We walked over en masse at the appointed time, the English reverentially pointing out various features along the way and giving us a history of the house. When we knocked on the door, I thought no one was home, a let down because I’d boorishly shoved my way to the front to not fail to miss a speck of the action.
Our spacey Aristocrat opened the door, saliva pooled at both sides of his mouth like a sickly glue. He airily waved us into his home, where American Wife greeted us warmly, decked out in a floral Laura Ashley like prairie dress and boiled wool jacket. Aristocrat asked for some final help mixing up his concoction of Pimm’s, the very English drink that he would be serving us Americans. While my host skipped off to help him, we were led into the drawing room.
When we were suitably seated, American Wife picked up a Corning Ware casserole dish full of peanuts. “I don’t know how long these have been here,” she sweepingly proclaimed. “They may be a little off.” Munch. Munch. “No! I think they’re marginal. Have a handful,” she ordered as she forced them on each of us in turn, taking the things around the room at least five times.
Aristocrat then materialized with a big pitcher full of what looked like tea with fruit and veg in it. He was holding his secret recipe Pimm’s drink, something he must’ve copiously sampled in the process of creation. With fanfare, he offered us each a glass to partake of his self-made nectar. Because we were seated around the room, he decided to pour each drink for us where we were parked.
He approached our sofa first, pitcher tipped precariously to one side and leaking a little trail of Pimm’s on the carpet like the sinew of saliva that seemed to hold his mouth more closed than open. Aristocrat unwittingly unleashed a torrent of Pimm’s all over his first victim, the carpet, the sofa and basically anywhere but the glass. Still unaware that he was spilling more Pimm’s on the floor than was reaching the glasses, he moved on to me. Everyone became a practical chorus of shrieking, “You’re spilling it everywhere!”

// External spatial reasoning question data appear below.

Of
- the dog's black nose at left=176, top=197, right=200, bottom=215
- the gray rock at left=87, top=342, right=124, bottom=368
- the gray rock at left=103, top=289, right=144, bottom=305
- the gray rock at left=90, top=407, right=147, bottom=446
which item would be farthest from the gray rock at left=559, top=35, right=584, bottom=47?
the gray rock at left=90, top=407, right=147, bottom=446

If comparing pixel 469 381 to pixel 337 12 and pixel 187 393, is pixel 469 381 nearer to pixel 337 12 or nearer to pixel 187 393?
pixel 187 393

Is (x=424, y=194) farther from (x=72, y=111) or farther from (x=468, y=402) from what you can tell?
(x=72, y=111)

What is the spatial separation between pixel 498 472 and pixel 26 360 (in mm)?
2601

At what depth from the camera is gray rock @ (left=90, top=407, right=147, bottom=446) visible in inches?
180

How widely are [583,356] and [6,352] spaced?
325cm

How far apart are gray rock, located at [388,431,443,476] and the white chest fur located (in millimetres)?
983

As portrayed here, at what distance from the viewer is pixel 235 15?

At least one person was down on the floor scrubbing Aristocrat’s carpet. His American Wife burst forth with, “You’re baptizing everyone in Pimm’s!” He was oblivious, asking me if I’d ever tried chitlins, and I knew where THAT conversation topic was headed – to the abattoir again.

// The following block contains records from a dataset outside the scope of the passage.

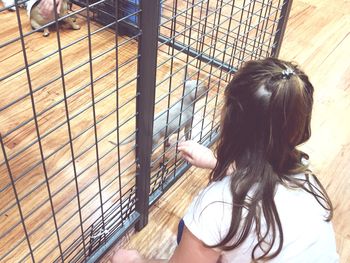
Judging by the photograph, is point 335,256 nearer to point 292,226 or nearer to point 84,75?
point 292,226

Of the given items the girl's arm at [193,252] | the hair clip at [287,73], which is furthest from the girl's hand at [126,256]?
the hair clip at [287,73]

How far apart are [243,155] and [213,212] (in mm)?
120

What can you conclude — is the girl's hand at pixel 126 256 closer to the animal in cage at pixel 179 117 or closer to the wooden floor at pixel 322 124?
the wooden floor at pixel 322 124

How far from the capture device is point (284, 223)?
784 millimetres

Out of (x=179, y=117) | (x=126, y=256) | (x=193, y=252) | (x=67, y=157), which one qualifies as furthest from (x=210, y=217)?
A: (x=67, y=157)

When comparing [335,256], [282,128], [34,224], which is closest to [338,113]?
[335,256]

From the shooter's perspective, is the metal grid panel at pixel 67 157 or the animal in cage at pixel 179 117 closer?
the metal grid panel at pixel 67 157

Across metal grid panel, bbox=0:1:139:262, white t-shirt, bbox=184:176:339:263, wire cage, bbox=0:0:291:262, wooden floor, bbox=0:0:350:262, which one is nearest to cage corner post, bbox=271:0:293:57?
wire cage, bbox=0:0:291:262

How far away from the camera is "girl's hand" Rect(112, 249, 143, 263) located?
1.12 metres

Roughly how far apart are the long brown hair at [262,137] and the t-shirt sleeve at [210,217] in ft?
0.06

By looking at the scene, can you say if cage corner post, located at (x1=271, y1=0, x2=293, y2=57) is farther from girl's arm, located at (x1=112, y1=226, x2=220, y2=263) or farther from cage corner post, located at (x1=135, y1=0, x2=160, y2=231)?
girl's arm, located at (x1=112, y1=226, x2=220, y2=263)

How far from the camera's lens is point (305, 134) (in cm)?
82

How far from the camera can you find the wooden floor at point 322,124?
1.24 meters

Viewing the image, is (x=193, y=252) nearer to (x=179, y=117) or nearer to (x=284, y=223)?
(x=284, y=223)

With people crawling around on the floor cleaning up after him, he glibly continued pouring Pimm’s for and on everyone. We were all baptized in Pimm’s – a situation that American Wife declared “dire,” but we thought it was hysterical.
Something like a Noel Coward play, only for real, and somehow fitting.
Because the Pimm’s was tasty, I’ve tried to create what I think must’ve been his recipe. Served in a pitcher like sangria, it was a very yummy, and pretty, summer drink.
3 cups Pimm’s No. 1
2 cups lemonade (for a citrus flavor) or ginger ale (for a ginger tang)
Sliced oranges, lemons and cucumbers
In a pitcher, mix all ingredients together and chill. Serve garnished with mint and a colorful rose petal (if you haven’t sprayed them with pesticide in your garden.)